NATO has granted its Membership Action Plan, or MAP, to Bosnia and Herzegovina, the final step before full membership in the alliance. But our correspondent reports from the NATO foreign ministers' meeting in Tallinn that the status comes with conditions.
NATO spokesman James Appathurai said NATO Foreign Ministers reached the decision to grant MAP status to Bosnia and Herzegovina during a working dinner in Tallinn. He said ministers welcomed the Balkan country's military reform effort, including destruction of surplus ammunition and arms, and as well as its new contributions to the International Security Assistance Force in Afghanistan. Appathurai noted, however, that ministers remain concerned about an unresolved defense property issue.
"They have authorized the North Atlantic Council in permanent session to accept Bosnia and Herzegovina's first annual National Program only when all immovable defense properties identified as necessary for future defense purposes have been officially registered as the state property of Bosnia and Herzegovina for use by the B&H Ministry of Defense," said James Appathurai.

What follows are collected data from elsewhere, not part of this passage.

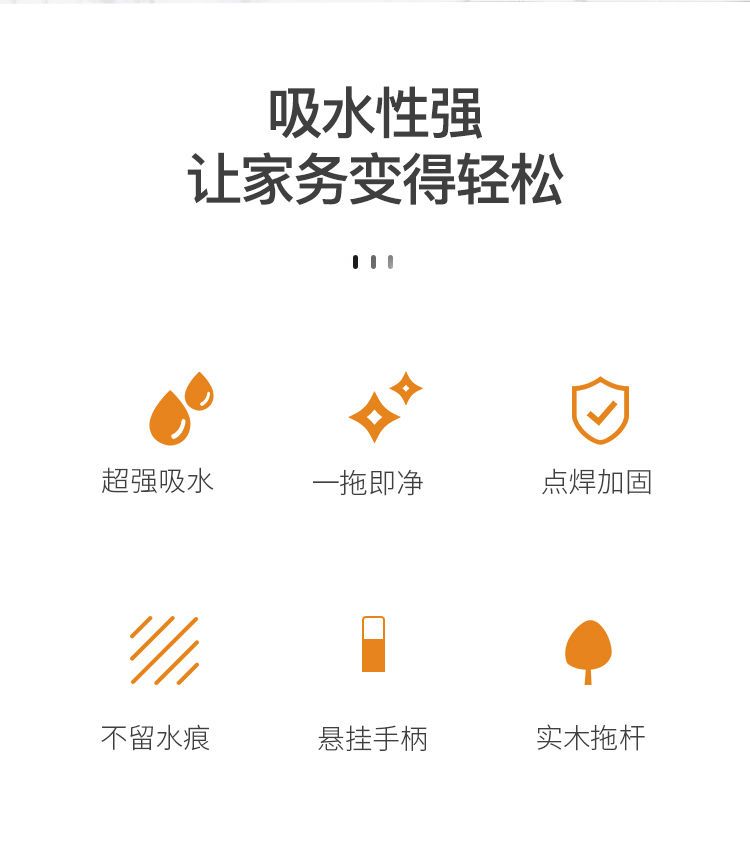 吸水性强
让家务变得轻松

超强吸水

一拖即净

点焊加固

不留水痕

悬挂手柄

实木拖杆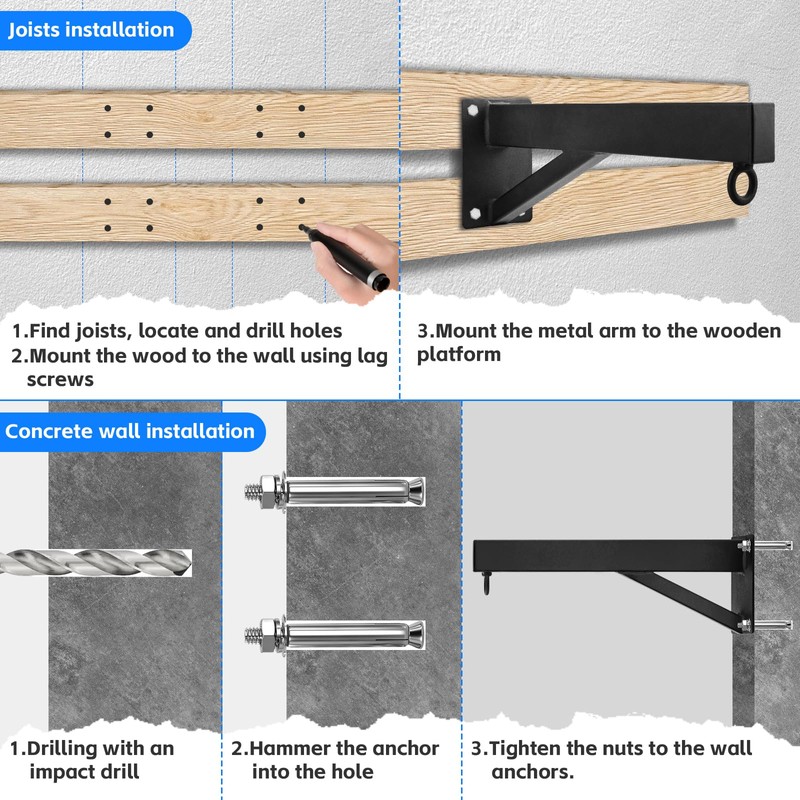 Joists installation

1.Find joists, locate and drill holes
2.Mount the wood to the wall using lag screws

3.Mount the metal arm to the wooden platform

Concrete wall installation

1.Drilling with an impact drill

2.Hammer the anchor into the hole

3.Tighten the nuts to the wall anchors.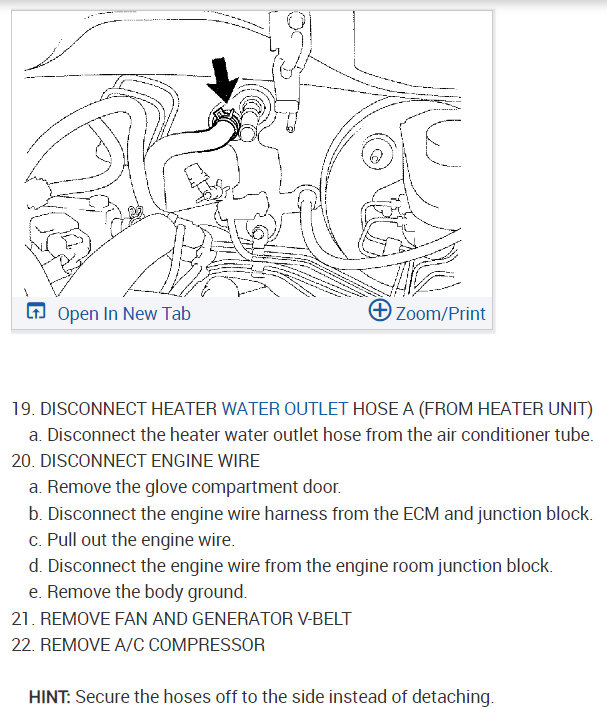 Open In New Tab

Zoom/Print

19. DISCONNECT HEATER WATER OUTLET HOSE A (FROM HEATER UNIT)
a. Disconnect the heater water outlet hose from the air conditioner tube.
20. DISCONNECT ENGINE WIRE
a. Remove the glove compartment door.
b. Disconnect the engine wire harness from the ECM and junction block.
c. Pull out the engine wire.
d. Disconnect the engine wire from the engine room junction block.
e. Remove the body ground.
21. REMOVE FAN AND GENERATOR V-BELT
22. REMOVE A/C COMPRESSOR

HINT: Secure the hoses off to the side instead of detaching.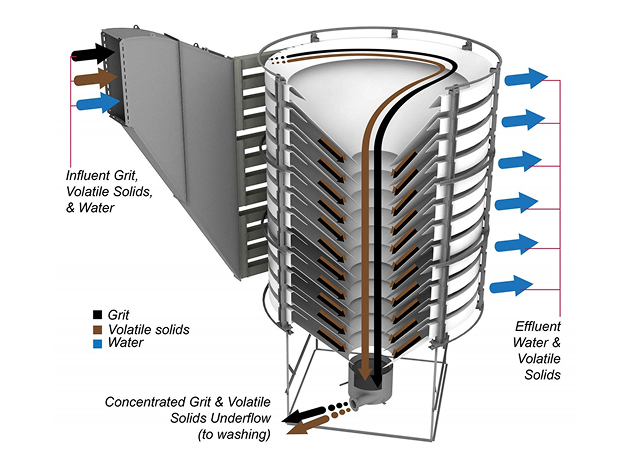 Influent Grit, Volatile Solids, & Water

Grit
Volatile solids
Water

Effluent Water & Volatile Solids

Concentrated Grit & Volatile Solids Underflow (to washing)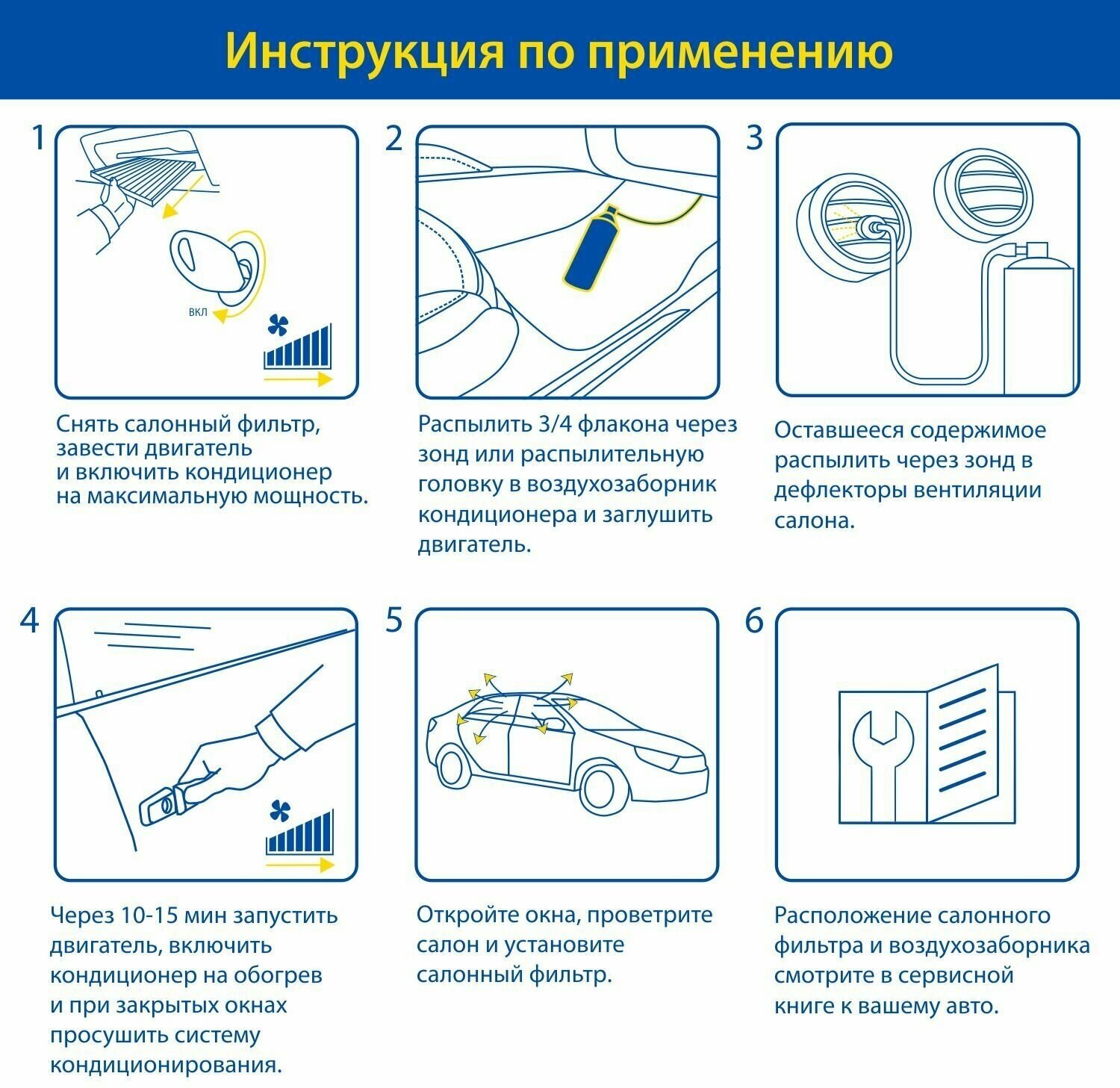 Инструкция по применению

1

ВКЛ

Снять салонный фильтр, завести двигатель и включить кондиционер на максимальную мощность.

2

Распылить 3/4 флакона через зонд или распылительную головку в воздухозаборник кондиционера и заглушить двигатель.

3

Оставшееся содержимое распылить через зонд в дефлекторы вентиляции салона.

4

Через 10-15 мин запустить двигатель, включить кондиционер на обогрев и при закрытых окнах просушить систему кондиционирования.

5

Откройте окна, проветрите салон и установите салонный фильтр.

6

Расположение салонного фильтра и воздухозаборника смотрите в сервисной книге к вашему авто.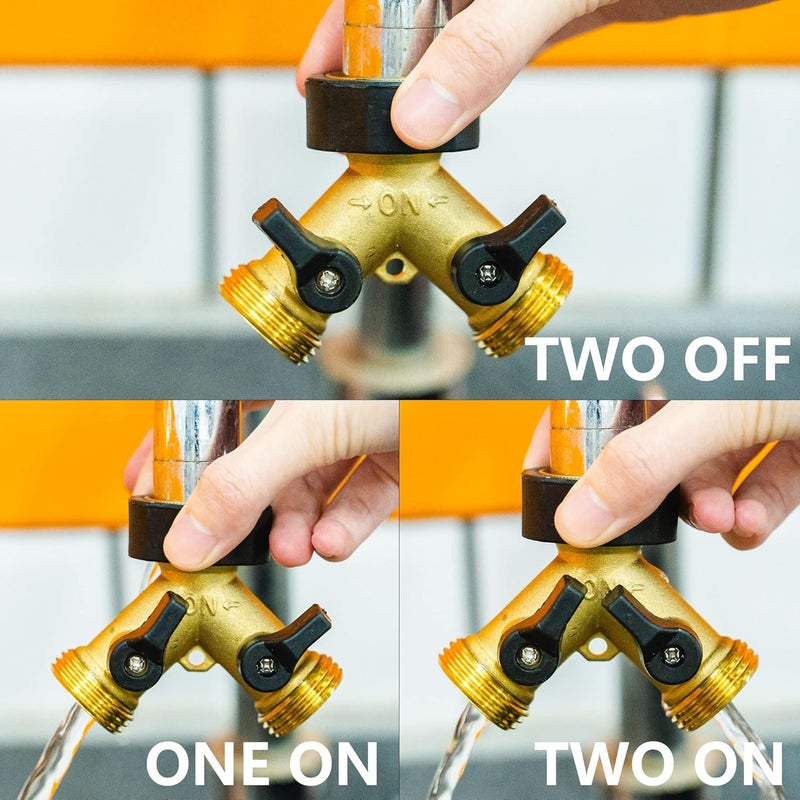 ON

TWO OFF

ON

ONE ON

ON

TWO ON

The North Atlantic Council holds effective political authority and powers within NATO. The National Program reflects a candidate's readiness to take on NATO membership responsibilities.
Spokesman Appathurai says ministers also discussed nuclear issues and missile defense. He says they stressed almost unanimously that NATO has made substantial progress in recent years to reduce the number of nuclear weapons held by the alliance. They also turned to U.S. Secretary of State Hillary Clinton to congratulate the United States for its leadership role in reducing nuclear weapons.
"All ministers stressed very clearly that our unity when it comes to nuclear policy will remain rock solid," he said. "There will be no unilateral moves. Any moves that are made will be taken together."
Appathurai said no specific proposals were made, but all agreed that when it comes to reducing the number or role of nuclear weapons in Europe, it is impossible to ignore Russia, which should be engaged in the discussion.
The spokesman says missile defense was discussed as a way to complement, not replace the deterrence of nuclear weapons. He says ministers agreed Iran is a threat. He quotes Secretary General Anders Rasmussen as saying the missile defense system being deployed is based on existing and viable technology. Rasmussen is also quoted as saying he hopes alliance missile defense can be adopted as a NATO mission at the organization's Lisbon summit late in 2010.